Most people in Japan, South Korea and China favor a Northeast Asian free trade area including the three countries. Most Americans, on the other hand, are opposed to regional or bilateral agreements.

China must be viewed as a partner, not a competitor. If America insists on viewing China as a competitor, it will lose the competition. It already has. America has to accept China as a willing collaborative partner. America can no longer ignore the more than 230 years of U.S. business success in China and the political collaboration that goes hand in hand with that success. U.S. exports to China have grown much faster than to any other trading partner. In 2007 they grew by 18 percent and since 2000 they have grown by 300 percent. The U.S. is enjoying a resurgence in exports to China, which are driving productivity gains at a time when the U.S. economy critically needs it. The good Sino-U.S. relationship that exists today is a Bush 43 foreign policy success, built since January 1, 1979, when the two countries established diplomatic relations.

The Beijing 2008 Olympics showcased China’s ascendancy, not only as a sporting powerhouse with their record haul of gold medals, but in the global competition for economic supremacy. The Wall Street financial meltdown that cast its depressive shadow on the global economy has made capitalist America a “bailout nation” as communist China has become the center of U.S. capital and the new Confucian capitalism. China is fast becoming the world’s economic leader.
America is losing its perch of global supremacy.
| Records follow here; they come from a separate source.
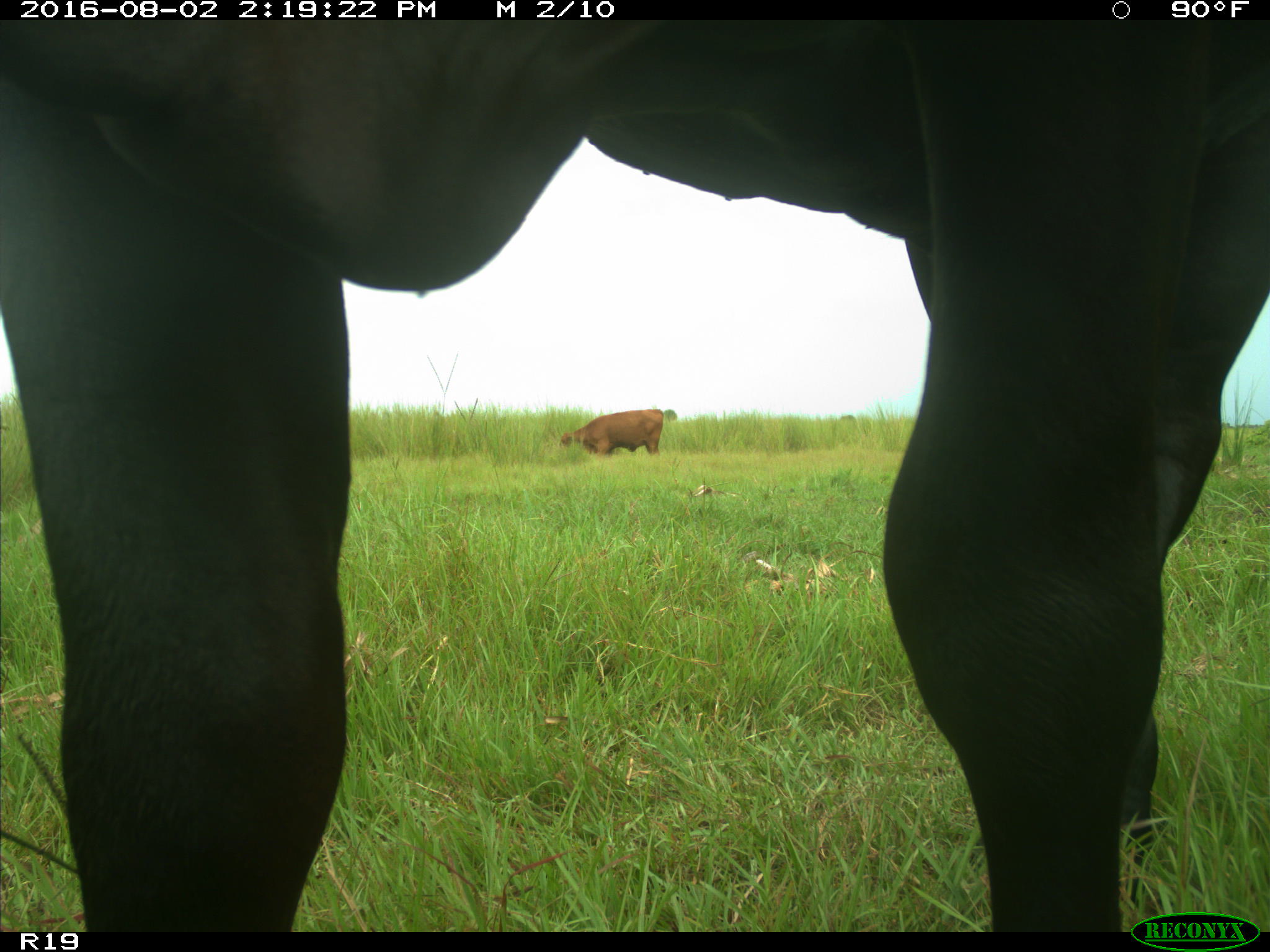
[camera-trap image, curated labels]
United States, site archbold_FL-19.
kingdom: Animalia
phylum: Chordata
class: Mammalia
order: Artiodactyla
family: Bovidae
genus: Bos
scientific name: Bos taurus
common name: domestic cow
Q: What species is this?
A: Bos taurus (domestic cow).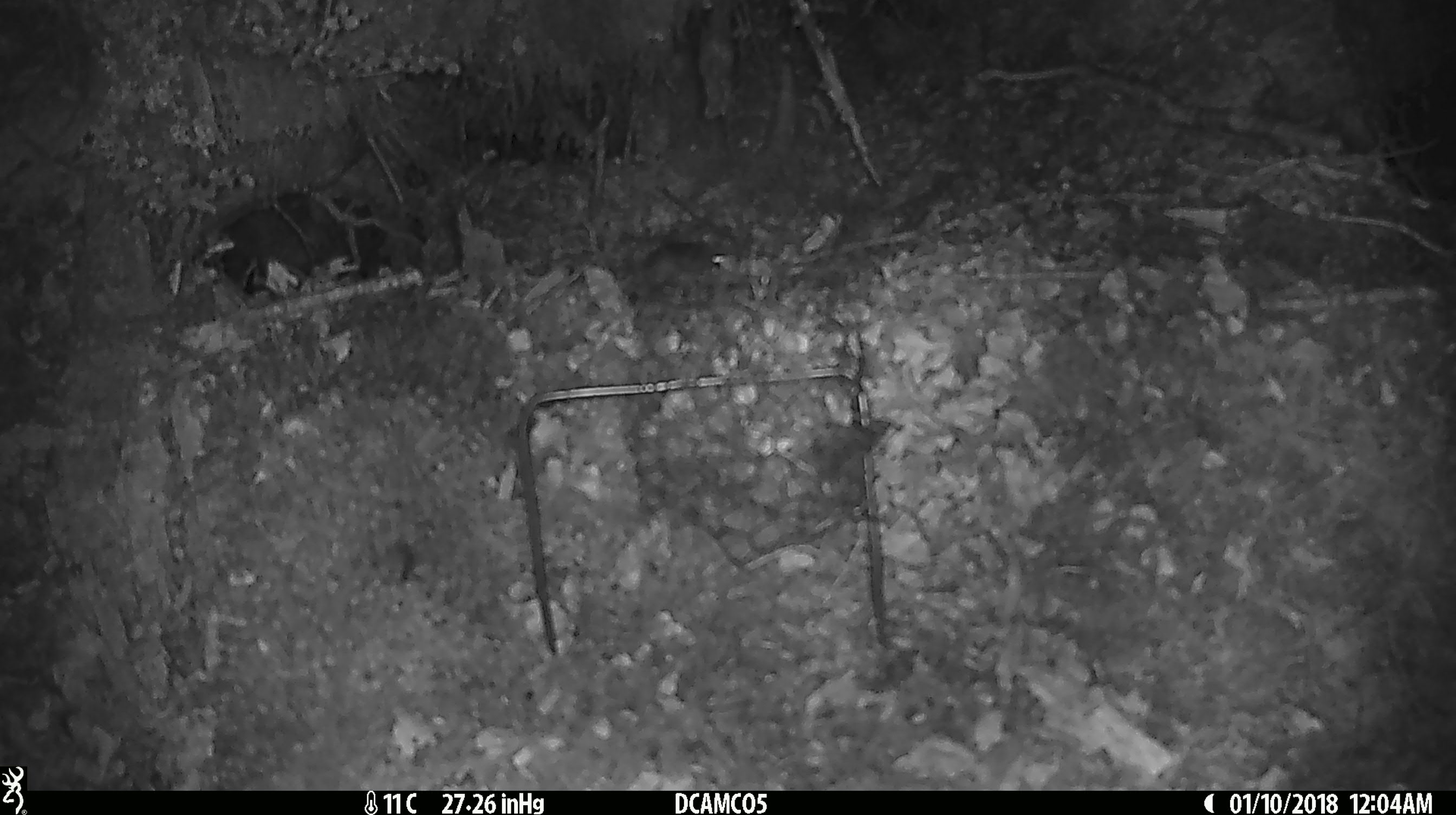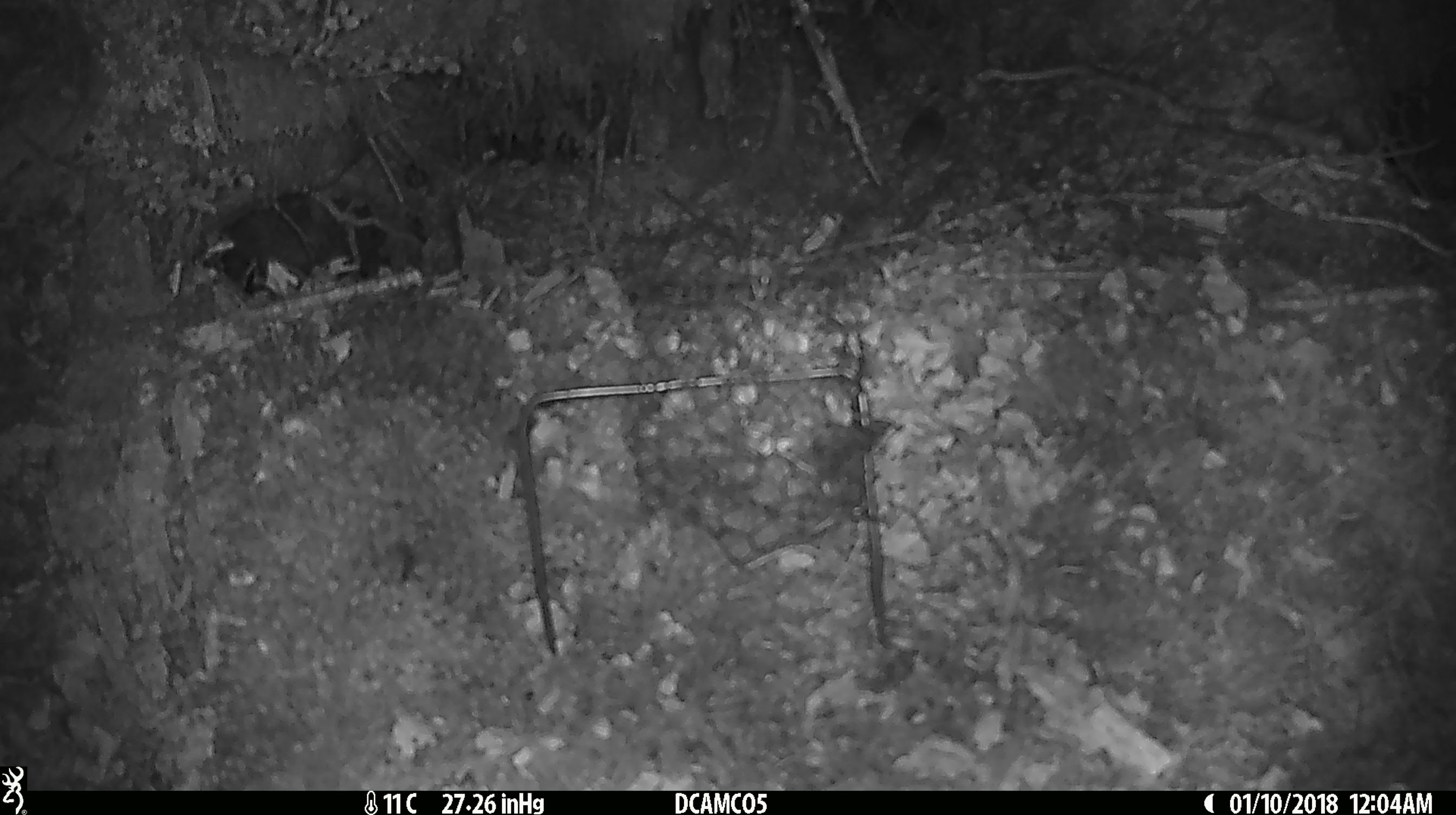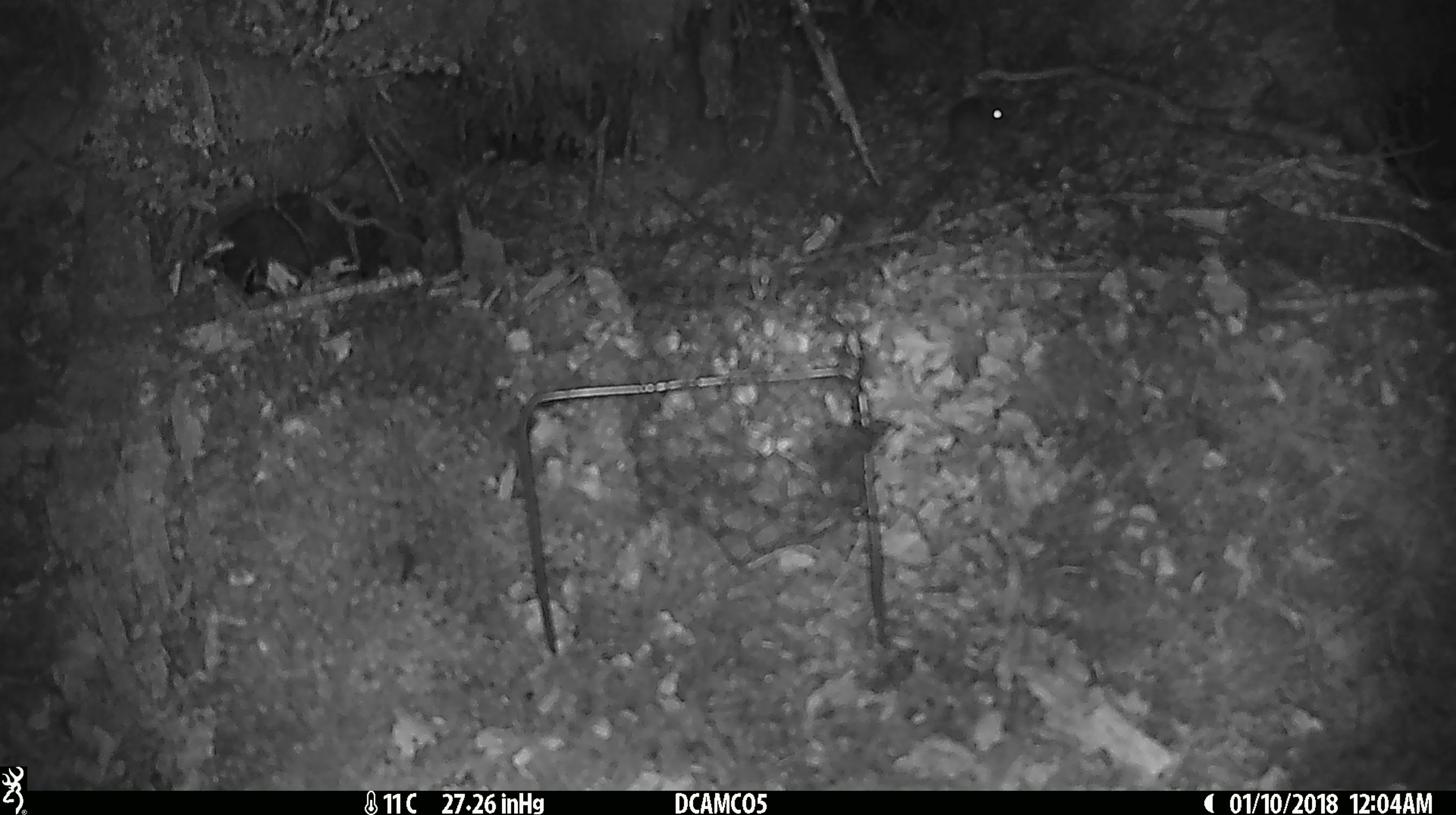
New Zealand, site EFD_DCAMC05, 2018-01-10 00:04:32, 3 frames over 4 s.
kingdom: Animalia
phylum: Chordata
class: Mammalia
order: Rodentia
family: Muridae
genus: Mus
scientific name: Mus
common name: mouse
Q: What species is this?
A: Mouse (Mus).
In 2000, U.S. stock exchanges accounted for about half the value of global stock markets; at the beginning of 2008, they accounted for just 33 percent ─and shrinking.

America can only help itself by helping China embrace the future with it as a partner. There is no more room for fear-mongering or bashing of China. The reality of modern China has to be accepted for what it is. America must broaden and deepen its ties with China into a concrete partnership with meaningful economic and military alliances. America must accept the fact that China is part of the solution and not the problem. America must start, sooner rather than later, taking the long-term view of its beneficial relationship with China.